Status: final response (author comments only)

RC1:
'Comment on egusphere-2025-5301', Anonymous Referee #1, 23 Nov 2025
This study investigated the black carbon (BC) mass concentration (MBC) in snow and ice samples from the ablation area of Potanin Glacier in Mongolia during the summers of 2022, 2023, and 2024. Also, this study discussed the distribution characteristics and potential mechanisms of black carbon at different altitudes and depths. This is important for understanding the deposition of black carbon in the cryosphere and climate effects. There are some details that need to be modified, as follows:
2 BC measurement using a nebulizer–SP2 system: Does dust or iron affect the determination of BC by SP2? This needs to be clearly pointed out.

3 Mineral dust and water-insoluble organic matter: how to obtain the mass of dust? Also from Takeuchi and Li (2008)? Necessary introduction is needed.

Lines 200-207, “However, such an order change of mass concentration with altitude was not found for mineral dust or for organic matter.”: This conclusion is unclear. Dust seems to have no downward trend, but OM is also on a downward trend. Also, it needs to be clarified whether it specifically refers to filled, open, or slash results in Fig. 4.

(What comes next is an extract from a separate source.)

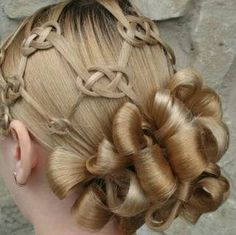 Celtic knotted hair- stunning! How's she going to sleep tonight?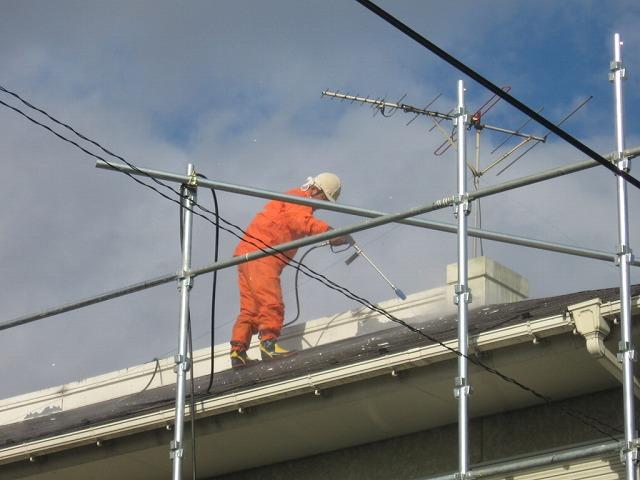 屋根上の高圧洗浄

Lines 230-235, and Fig. 5: The figure shows that there are mega black carbons with diameter above 1000 nm, which is rare in atmospheric aerosol research. In addition, you also mentioned that the distribution is wider, which also suggested mega black carbon. I am not questioning your measurement, but I believe it is an important discovery.

Figure 5 is not clear. There seems to be a dotted line, but you haven't explained what the dotted line is.

Lines 259-261 “However, the BC size distributions of surface water and surface ice were similar; the dependence of BC flow out was unclear.”: It is not clear or easy for readers to understand. Besides, what is “Related to the former reason”? It is also not clear.

Line 262: What is 50 nm in Figure 6a? Or is it a typo of 500 nm?

Line 267, “Although their shape is similar to that of soot, the individual spherules in the aggregation had a larger diameter (>100 nm) and were O-rich compared to soot, indicating organics”: Why can't it be a mixture of OM and Soot, add relevant literature, such as iScience 26, 108125, (2023), 10.1016/j.isci.2023.108125. npj Climate and Atmospheric Science 7, 65, (2024), 10.1038/s41612-024-00610-8.

“However, in general, submicrometer atmospheric aerosols are rarely composed only of such organics or mineral dust in internal mixed states”: This sentence is not scientific enough. You prepared the TEM sample through water and cannot compare it with the mixing state of atmospheric aerosols.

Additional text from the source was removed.